Ich verstehe deine Auflistung nicht ganz.
Du definierst hier die Vorzüge von LLMS. Obwohl ich teilweise andere Meinungen habe. Eine KI ist weiterhin nur ein "Teil" von Intelligenz – eben Wahrscheinlichkeitsrechnung.
Aber das hat alles nichts mit meiner Aussage zu tun, dass bisherige, disruptive Revolutionen immer auch Perspektiven hatten. Die Industrielle Revolution hat ganz neue Berufe und Tätigkeiten geschaffen, die IT-Revolution genauso. Der Ackerbau, usw.
Wie
@Tempest2K sagte, blieben immer viele auf der Strecke, nach einer gewissen Zeit jedoch ergaben sich neue Chancen.
Unsere Gesellschaft fuhr dann ja an den Punkt, an dem Akademiker gute Chancen hatten und der Blue Collar quasi ausgenommen wurde von dem Gesellschaftsvertrag.
Und nun? Wenn wir schon die Fließbänder vom Jobmarkt abklemmen, nun auch die Sachbearbeiter, Programmierer, Texter, Grafiker, Ärzte, Assistenten, Statiker, Wissenschaftler und Co.

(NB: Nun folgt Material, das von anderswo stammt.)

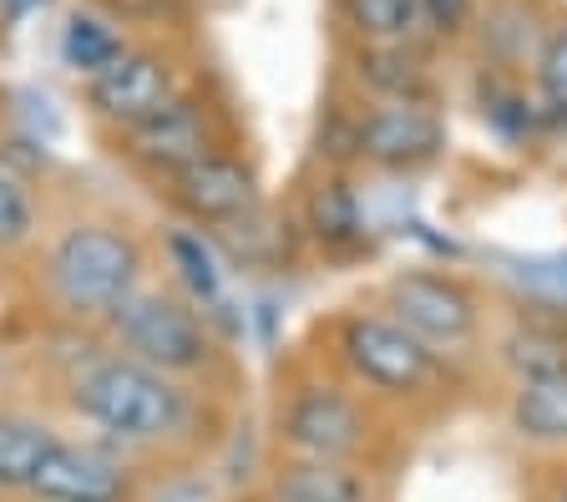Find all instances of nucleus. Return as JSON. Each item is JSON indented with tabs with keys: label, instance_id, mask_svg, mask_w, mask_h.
<instances>
[{
	"label": "nucleus",
	"instance_id": "nucleus-8",
	"mask_svg": "<svg viewBox=\"0 0 567 502\" xmlns=\"http://www.w3.org/2000/svg\"><path fill=\"white\" fill-rule=\"evenodd\" d=\"M177 92H183L177 66H173V57L157 47H127L112 66L86 76V107L102 122H112V127H132V122L153 117Z\"/></svg>",
	"mask_w": 567,
	"mask_h": 502
},
{
	"label": "nucleus",
	"instance_id": "nucleus-27",
	"mask_svg": "<svg viewBox=\"0 0 567 502\" xmlns=\"http://www.w3.org/2000/svg\"><path fill=\"white\" fill-rule=\"evenodd\" d=\"M563 502H567V492H563Z\"/></svg>",
	"mask_w": 567,
	"mask_h": 502
},
{
	"label": "nucleus",
	"instance_id": "nucleus-24",
	"mask_svg": "<svg viewBox=\"0 0 567 502\" xmlns=\"http://www.w3.org/2000/svg\"><path fill=\"white\" fill-rule=\"evenodd\" d=\"M415 6H421V25H431L436 37H461L476 21L482 0H415Z\"/></svg>",
	"mask_w": 567,
	"mask_h": 502
},
{
	"label": "nucleus",
	"instance_id": "nucleus-19",
	"mask_svg": "<svg viewBox=\"0 0 567 502\" xmlns=\"http://www.w3.org/2000/svg\"><path fill=\"white\" fill-rule=\"evenodd\" d=\"M502 360L517 376H547V371H567V335L543 330V325H517L502 340Z\"/></svg>",
	"mask_w": 567,
	"mask_h": 502
},
{
	"label": "nucleus",
	"instance_id": "nucleus-13",
	"mask_svg": "<svg viewBox=\"0 0 567 502\" xmlns=\"http://www.w3.org/2000/svg\"><path fill=\"white\" fill-rule=\"evenodd\" d=\"M274 502H370L365 478L350 462H330V457H284L269 478Z\"/></svg>",
	"mask_w": 567,
	"mask_h": 502
},
{
	"label": "nucleus",
	"instance_id": "nucleus-22",
	"mask_svg": "<svg viewBox=\"0 0 567 502\" xmlns=\"http://www.w3.org/2000/svg\"><path fill=\"white\" fill-rule=\"evenodd\" d=\"M35 239V198L25 178L0 163V254H21Z\"/></svg>",
	"mask_w": 567,
	"mask_h": 502
},
{
	"label": "nucleus",
	"instance_id": "nucleus-12",
	"mask_svg": "<svg viewBox=\"0 0 567 502\" xmlns=\"http://www.w3.org/2000/svg\"><path fill=\"white\" fill-rule=\"evenodd\" d=\"M354 82L375 102H431L436 76L411 41H360L354 47Z\"/></svg>",
	"mask_w": 567,
	"mask_h": 502
},
{
	"label": "nucleus",
	"instance_id": "nucleus-4",
	"mask_svg": "<svg viewBox=\"0 0 567 502\" xmlns=\"http://www.w3.org/2000/svg\"><path fill=\"white\" fill-rule=\"evenodd\" d=\"M340 356L354 381L385 396H415L436 376V346H425L395 315H350L340 325Z\"/></svg>",
	"mask_w": 567,
	"mask_h": 502
},
{
	"label": "nucleus",
	"instance_id": "nucleus-23",
	"mask_svg": "<svg viewBox=\"0 0 567 502\" xmlns=\"http://www.w3.org/2000/svg\"><path fill=\"white\" fill-rule=\"evenodd\" d=\"M96 11H106L117 25H163L177 21L183 0H96Z\"/></svg>",
	"mask_w": 567,
	"mask_h": 502
},
{
	"label": "nucleus",
	"instance_id": "nucleus-7",
	"mask_svg": "<svg viewBox=\"0 0 567 502\" xmlns=\"http://www.w3.org/2000/svg\"><path fill=\"white\" fill-rule=\"evenodd\" d=\"M365 411L350 391L340 386H299L279 411V437L289 452L299 457H330V462H350L365 447Z\"/></svg>",
	"mask_w": 567,
	"mask_h": 502
},
{
	"label": "nucleus",
	"instance_id": "nucleus-25",
	"mask_svg": "<svg viewBox=\"0 0 567 502\" xmlns=\"http://www.w3.org/2000/svg\"><path fill=\"white\" fill-rule=\"evenodd\" d=\"M51 0H0V16H6V21L11 25H21V21H31L35 11H47Z\"/></svg>",
	"mask_w": 567,
	"mask_h": 502
},
{
	"label": "nucleus",
	"instance_id": "nucleus-17",
	"mask_svg": "<svg viewBox=\"0 0 567 502\" xmlns=\"http://www.w3.org/2000/svg\"><path fill=\"white\" fill-rule=\"evenodd\" d=\"M56 431L47 421L21 417V411H0V498L11 492H31V478L41 457L51 452Z\"/></svg>",
	"mask_w": 567,
	"mask_h": 502
},
{
	"label": "nucleus",
	"instance_id": "nucleus-16",
	"mask_svg": "<svg viewBox=\"0 0 567 502\" xmlns=\"http://www.w3.org/2000/svg\"><path fill=\"white\" fill-rule=\"evenodd\" d=\"M132 41L122 37V25L112 21L106 11H96V6H82V11L66 16V31H61V57H66V66L76 76H96L102 66H112V61L127 51Z\"/></svg>",
	"mask_w": 567,
	"mask_h": 502
},
{
	"label": "nucleus",
	"instance_id": "nucleus-18",
	"mask_svg": "<svg viewBox=\"0 0 567 502\" xmlns=\"http://www.w3.org/2000/svg\"><path fill=\"white\" fill-rule=\"evenodd\" d=\"M340 16L360 41H415L421 31L415 0H340Z\"/></svg>",
	"mask_w": 567,
	"mask_h": 502
},
{
	"label": "nucleus",
	"instance_id": "nucleus-11",
	"mask_svg": "<svg viewBox=\"0 0 567 502\" xmlns=\"http://www.w3.org/2000/svg\"><path fill=\"white\" fill-rule=\"evenodd\" d=\"M35 502H132V472L102 442H51L31 478Z\"/></svg>",
	"mask_w": 567,
	"mask_h": 502
},
{
	"label": "nucleus",
	"instance_id": "nucleus-2",
	"mask_svg": "<svg viewBox=\"0 0 567 502\" xmlns=\"http://www.w3.org/2000/svg\"><path fill=\"white\" fill-rule=\"evenodd\" d=\"M142 269H147L142 244L106 218L66 224L47 254L51 295L61 299V310L82 320H102L106 310H117L132 289H142Z\"/></svg>",
	"mask_w": 567,
	"mask_h": 502
},
{
	"label": "nucleus",
	"instance_id": "nucleus-3",
	"mask_svg": "<svg viewBox=\"0 0 567 502\" xmlns=\"http://www.w3.org/2000/svg\"><path fill=\"white\" fill-rule=\"evenodd\" d=\"M112 350L157 366V371L193 381V376H213L218 366V340L203 325V315L193 310L188 299L163 295V289H132L117 310L102 315Z\"/></svg>",
	"mask_w": 567,
	"mask_h": 502
},
{
	"label": "nucleus",
	"instance_id": "nucleus-20",
	"mask_svg": "<svg viewBox=\"0 0 567 502\" xmlns=\"http://www.w3.org/2000/svg\"><path fill=\"white\" fill-rule=\"evenodd\" d=\"M482 41L496 66H517L527 51H532V61H537V47H543L537 31H532V16L522 11V6H492L482 21Z\"/></svg>",
	"mask_w": 567,
	"mask_h": 502
},
{
	"label": "nucleus",
	"instance_id": "nucleus-15",
	"mask_svg": "<svg viewBox=\"0 0 567 502\" xmlns=\"http://www.w3.org/2000/svg\"><path fill=\"white\" fill-rule=\"evenodd\" d=\"M512 427L532 447H567V371L522 376L512 396Z\"/></svg>",
	"mask_w": 567,
	"mask_h": 502
},
{
	"label": "nucleus",
	"instance_id": "nucleus-9",
	"mask_svg": "<svg viewBox=\"0 0 567 502\" xmlns=\"http://www.w3.org/2000/svg\"><path fill=\"white\" fill-rule=\"evenodd\" d=\"M117 143H122V157L137 163L142 173H153L157 183H163L167 173H177L183 163L203 157L208 147H218L213 143V112L188 92H177L173 102H163L153 117L132 122V127H117Z\"/></svg>",
	"mask_w": 567,
	"mask_h": 502
},
{
	"label": "nucleus",
	"instance_id": "nucleus-6",
	"mask_svg": "<svg viewBox=\"0 0 567 502\" xmlns=\"http://www.w3.org/2000/svg\"><path fill=\"white\" fill-rule=\"evenodd\" d=\"M163 193H167V204L198 228H224V224H234V218H244L248 208H259V178H254V167L238 163L234 153H218V147H208L203 157H193V163H183L177 173H167Z\"/></svg>",
	"mask_w": 567,
	"mask_h": 502
},
{
	"label": "nucleus",
	"instance_id": "nucleus-5",
	"mask_svg": "<svg viewBox=\"0 0 567 502\" xmlns=\"http://www.w3.org/2000/svg\"><path fill=\"white\" fill-rule=\"evenodd\" d=\"M446 147V122L431 102H375L350 127V153L385 173H415Z\"/></svg>",
	"mask_w": 567,
	"mask_h": 502
},
{
	"label": "nucleus",
	"instance_id": "nucleus-14",
	"mask_svg": "<svg viewBox=\"0 0 567 502\" xmlns=\"http://www.w3.org/2000/svg\"><path fill=\"white\" fill-rule=\"evenodd\" d=\"M305 234L324 254H350V249L365 244V214H360V198H354L350 178L324 173V178L309 183V193H305Z\"/></svg>",
	"mask_w": 567,
	"mask_h": 502
},
{
	"label": "nucleus",
	"instance_id": "nucleus-28",
	"mask_svg": "<svg viewBox=\"0 0 567 502\" xmlns=\"http://www.w3.org/2000/svg\"><path fill=\"white\" fill-rule=\"evenodd\" d=\"M557 502H563V498H557Z\"/></svg>",
	"mask_w": 567,
	"mask_h": 502
},
{
	"label": "nucleus",
	"instance_id": "nucleus-26",
	"mask_svg": "<svg viewBox=\"0 0 567 502\" xmlns=\"http://www.w3.org/2000/svg\"><path fill=\"white\" fill-rule=\"evenodd\" d=\"M259 502H274V498H259Z\"/></svg>",
	"mask_w": 567,
	"mask_h": 502
},
{
	"label": "nucleus",
	"instance_id": "nucleus-21",
	"mask_svg": "<svg viewBox=\"0 0 567 502\" xmlns=\"http://www.w3.org/2000/svg\"><path fill=\"white\" fill-rule=\"evenodd\" d=\"M532 82H537L543 117L567 122V25H553L543 37L537 61H532Z\"/></svg>",
	"mask_w": 567,
	"mask_h": 502
},
{
	"label": "nucleus",
	"instance_id": "nucleus-10",
	"mask_svg": "<svg viewBox=\"0 0 567 502\" xmlns=\"http://www.w3.org/2000/svg\"><path fill=\"white\" fill-rule=\"evenodd\" d=\"M385 315L415 330L425 346H461L476 335V299L451 275L405 269L385 285Z\"/></svg>",
	"mask_w": 567,
	"mask_h": 502
},
{
	"label": "nucleus",
	"instance_id": "nucleus-1",
	"mask_svg": "<svg viewBox=\"0 0 567 502\" xmlns=\"http://www.w3.org/2000/svg\"><path fill=\"white\" fill-rule=\"evenodd\" d=\"M66 407L117 447H173L198 427V396L177 376L122 356H96L66 386Z\"/></svg>",
	"mask_w": 567,
	"mask_h": 502
}]
</instances>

Woher soll dann das BIP noch kommen um Wirtschaft überhaupt zu betreiben? Wer soll sich ohne Job dann noch überhaupt KI leisten?
Das ist noch weit hin, aber wie du schon sagtest, das ist der Anfang.
Bisher gab es eine Regel in der Globalisierung: Als erster abgreifen, dann leidest du als letzter.
Einfaches Beispiel: Firma X, z.B. "Miele" produziert nun alles in China und kündigt seinen 100000 Mitarbeitern. Die können sich aber bei Firma Y nun keinen VW mehr kaufen. VW produziert also auch in China... die ehemaligen Mitarbeiter können sich also keine Miele mehr leisten. Dann wird halt bei Xiaomi gekauft. Und Miele heult: "Der Markt ist nicht da!"... ein Teufelskreis.
Wie stellen wir uns also bald die Welt vor? Es gibt kaum noch Bedarf an Arbeit, weil "KI" und "Roboter" alles besser machen können und günstiger sind? Und was dann? Selbst die Entwicklung von KI und Robotern wird KI übernehmen, der Zusammenbau wird von Robotern erledigt. Klassische Dystopie, wie sie seit den 30ern schon zu lesen ist.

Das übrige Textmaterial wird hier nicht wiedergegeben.